Imagine N buttons scattered on a floor. You pick two at random and tie a thread between them. Repeat. At first, you get isolated pairs and small clusters. Then, around the moment when the number of threads reaches half the number of buttons, something dramatic happens: a single giant cluster emerges and rapidly absorbs most of the network.

This is the same mathematics behind Erdos-Renyi random graphs. The transition at threads/N = 0.5 is sharp, sudden, and universal. It does not depend on which buttons you pick. It depends only on the ratio.

How It Works

N buttons are arranged in a circle. At each step, two buttons are chosen uniformly at random and connected by a thread. A union-find data structure tracks which buttons belong to the same connected component.

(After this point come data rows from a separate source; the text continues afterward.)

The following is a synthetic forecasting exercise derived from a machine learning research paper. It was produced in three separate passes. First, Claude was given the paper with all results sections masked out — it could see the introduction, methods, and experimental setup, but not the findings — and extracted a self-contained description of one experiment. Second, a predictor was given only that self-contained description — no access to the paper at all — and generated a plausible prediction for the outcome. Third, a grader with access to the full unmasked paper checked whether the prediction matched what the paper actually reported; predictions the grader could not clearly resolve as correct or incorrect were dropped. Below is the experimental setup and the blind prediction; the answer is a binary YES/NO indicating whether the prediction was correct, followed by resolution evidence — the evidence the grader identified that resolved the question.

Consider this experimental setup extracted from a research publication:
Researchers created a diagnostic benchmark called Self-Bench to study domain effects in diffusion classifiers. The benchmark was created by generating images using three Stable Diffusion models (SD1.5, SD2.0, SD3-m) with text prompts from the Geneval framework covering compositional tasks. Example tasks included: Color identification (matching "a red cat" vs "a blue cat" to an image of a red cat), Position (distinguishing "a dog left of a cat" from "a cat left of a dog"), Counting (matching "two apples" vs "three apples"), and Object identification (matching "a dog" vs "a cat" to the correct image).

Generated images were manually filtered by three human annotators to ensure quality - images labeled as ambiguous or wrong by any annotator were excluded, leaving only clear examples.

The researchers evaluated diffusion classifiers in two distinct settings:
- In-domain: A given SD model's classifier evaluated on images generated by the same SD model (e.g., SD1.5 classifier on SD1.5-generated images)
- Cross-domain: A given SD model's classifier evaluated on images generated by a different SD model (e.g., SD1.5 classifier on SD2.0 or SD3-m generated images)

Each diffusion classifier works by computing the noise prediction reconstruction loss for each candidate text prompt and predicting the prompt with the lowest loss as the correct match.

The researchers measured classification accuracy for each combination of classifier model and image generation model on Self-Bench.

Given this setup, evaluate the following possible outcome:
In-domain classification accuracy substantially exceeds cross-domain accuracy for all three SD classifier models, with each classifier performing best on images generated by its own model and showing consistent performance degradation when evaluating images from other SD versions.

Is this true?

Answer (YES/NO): YES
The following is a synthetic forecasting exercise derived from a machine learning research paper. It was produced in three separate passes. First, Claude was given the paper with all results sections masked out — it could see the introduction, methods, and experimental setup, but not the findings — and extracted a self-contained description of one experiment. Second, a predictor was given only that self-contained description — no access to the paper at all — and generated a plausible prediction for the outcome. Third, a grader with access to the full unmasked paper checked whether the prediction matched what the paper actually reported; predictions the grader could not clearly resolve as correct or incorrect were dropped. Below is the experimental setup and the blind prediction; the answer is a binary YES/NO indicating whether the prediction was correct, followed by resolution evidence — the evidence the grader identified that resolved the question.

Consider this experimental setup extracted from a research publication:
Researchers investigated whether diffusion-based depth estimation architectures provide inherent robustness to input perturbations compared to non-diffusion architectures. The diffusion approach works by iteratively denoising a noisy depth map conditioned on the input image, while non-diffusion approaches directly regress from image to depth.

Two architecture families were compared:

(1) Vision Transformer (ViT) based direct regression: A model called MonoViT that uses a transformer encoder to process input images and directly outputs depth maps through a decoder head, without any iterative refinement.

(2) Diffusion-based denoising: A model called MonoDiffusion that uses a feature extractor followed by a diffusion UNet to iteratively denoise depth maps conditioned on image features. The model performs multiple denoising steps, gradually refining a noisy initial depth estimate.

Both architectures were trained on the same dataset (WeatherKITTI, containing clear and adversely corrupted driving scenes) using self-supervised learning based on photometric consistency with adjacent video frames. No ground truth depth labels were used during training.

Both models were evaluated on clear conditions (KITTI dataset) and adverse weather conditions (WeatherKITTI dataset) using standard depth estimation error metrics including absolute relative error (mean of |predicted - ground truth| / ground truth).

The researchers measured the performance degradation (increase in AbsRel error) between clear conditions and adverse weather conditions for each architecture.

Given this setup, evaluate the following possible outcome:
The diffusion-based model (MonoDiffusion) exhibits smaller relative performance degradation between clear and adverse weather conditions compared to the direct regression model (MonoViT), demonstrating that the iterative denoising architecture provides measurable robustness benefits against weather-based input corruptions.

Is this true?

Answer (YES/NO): NO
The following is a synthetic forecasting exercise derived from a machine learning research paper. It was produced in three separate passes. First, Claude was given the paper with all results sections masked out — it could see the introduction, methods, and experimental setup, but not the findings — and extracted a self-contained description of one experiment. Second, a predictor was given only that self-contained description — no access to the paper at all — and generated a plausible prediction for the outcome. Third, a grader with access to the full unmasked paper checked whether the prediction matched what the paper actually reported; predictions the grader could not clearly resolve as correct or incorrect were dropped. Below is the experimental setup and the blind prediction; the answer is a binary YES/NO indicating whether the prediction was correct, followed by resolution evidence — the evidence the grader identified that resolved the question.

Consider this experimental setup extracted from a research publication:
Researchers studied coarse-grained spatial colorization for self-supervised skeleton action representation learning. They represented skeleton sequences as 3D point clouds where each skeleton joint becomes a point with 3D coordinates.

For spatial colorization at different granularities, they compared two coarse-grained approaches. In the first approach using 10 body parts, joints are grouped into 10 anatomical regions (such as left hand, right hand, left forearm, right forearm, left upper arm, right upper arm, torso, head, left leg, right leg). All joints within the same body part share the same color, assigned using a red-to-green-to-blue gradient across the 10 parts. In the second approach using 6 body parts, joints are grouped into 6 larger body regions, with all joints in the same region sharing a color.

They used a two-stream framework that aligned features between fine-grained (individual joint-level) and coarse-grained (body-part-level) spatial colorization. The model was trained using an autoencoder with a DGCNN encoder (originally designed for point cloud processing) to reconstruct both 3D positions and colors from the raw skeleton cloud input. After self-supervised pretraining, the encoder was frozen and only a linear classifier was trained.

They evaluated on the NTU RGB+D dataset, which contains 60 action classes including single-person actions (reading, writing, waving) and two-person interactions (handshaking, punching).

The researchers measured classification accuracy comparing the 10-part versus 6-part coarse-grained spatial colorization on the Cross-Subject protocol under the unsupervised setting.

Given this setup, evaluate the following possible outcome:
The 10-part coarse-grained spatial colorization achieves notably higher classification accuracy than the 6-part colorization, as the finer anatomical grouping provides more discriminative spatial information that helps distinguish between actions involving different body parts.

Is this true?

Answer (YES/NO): NO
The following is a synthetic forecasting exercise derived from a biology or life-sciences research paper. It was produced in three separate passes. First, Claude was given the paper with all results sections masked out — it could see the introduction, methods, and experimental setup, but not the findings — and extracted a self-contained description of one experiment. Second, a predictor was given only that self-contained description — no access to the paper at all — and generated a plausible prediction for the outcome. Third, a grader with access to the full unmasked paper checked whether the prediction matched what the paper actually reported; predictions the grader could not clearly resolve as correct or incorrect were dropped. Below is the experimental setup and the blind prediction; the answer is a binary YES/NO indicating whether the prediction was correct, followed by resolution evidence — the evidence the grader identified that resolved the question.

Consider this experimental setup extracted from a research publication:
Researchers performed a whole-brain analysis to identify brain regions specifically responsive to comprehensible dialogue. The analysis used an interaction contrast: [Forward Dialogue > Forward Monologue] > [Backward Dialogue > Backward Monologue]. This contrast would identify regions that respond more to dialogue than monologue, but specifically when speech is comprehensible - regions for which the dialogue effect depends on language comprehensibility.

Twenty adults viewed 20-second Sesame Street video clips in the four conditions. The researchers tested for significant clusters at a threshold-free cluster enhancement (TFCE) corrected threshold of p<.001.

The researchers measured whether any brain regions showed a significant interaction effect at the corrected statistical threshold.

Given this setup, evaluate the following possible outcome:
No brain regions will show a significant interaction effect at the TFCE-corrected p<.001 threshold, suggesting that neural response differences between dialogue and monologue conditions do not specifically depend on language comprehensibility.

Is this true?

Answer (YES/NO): YES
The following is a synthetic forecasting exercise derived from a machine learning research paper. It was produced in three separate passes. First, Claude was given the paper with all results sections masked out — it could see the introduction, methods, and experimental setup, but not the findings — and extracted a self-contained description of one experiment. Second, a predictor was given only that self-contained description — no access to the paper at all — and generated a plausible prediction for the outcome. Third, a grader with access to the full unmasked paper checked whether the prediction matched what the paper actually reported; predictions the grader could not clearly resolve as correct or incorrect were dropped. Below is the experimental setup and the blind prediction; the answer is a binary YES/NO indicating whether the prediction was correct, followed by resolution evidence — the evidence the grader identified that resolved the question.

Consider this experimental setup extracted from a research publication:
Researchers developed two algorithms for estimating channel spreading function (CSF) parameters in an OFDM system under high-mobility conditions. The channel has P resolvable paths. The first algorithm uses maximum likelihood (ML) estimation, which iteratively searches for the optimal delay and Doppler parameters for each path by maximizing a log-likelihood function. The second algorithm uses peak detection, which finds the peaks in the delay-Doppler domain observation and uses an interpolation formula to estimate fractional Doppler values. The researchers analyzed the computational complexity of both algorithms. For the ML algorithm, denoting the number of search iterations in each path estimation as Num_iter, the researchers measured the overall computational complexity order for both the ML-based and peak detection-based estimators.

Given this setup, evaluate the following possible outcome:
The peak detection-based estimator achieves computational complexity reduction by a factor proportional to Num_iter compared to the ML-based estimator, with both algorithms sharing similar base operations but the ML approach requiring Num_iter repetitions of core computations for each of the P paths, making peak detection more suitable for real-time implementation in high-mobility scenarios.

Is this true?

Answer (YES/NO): YES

The largest connected component is colored green. All other components are colored red. The chart below the network plots the fraction of buttons in the largest component as threads accumulate.

How To Use It

Things To Notice

Things To Try

Extending The Model

Why It Matters

Kauffman used buttons and threads to argue that the origin of life may not require an astronomically unlikely event. Instead, once molecular diversity crosses a threshold, a connected web of mutual catalysis becomes virtually inevitable. Order, in this view, is free.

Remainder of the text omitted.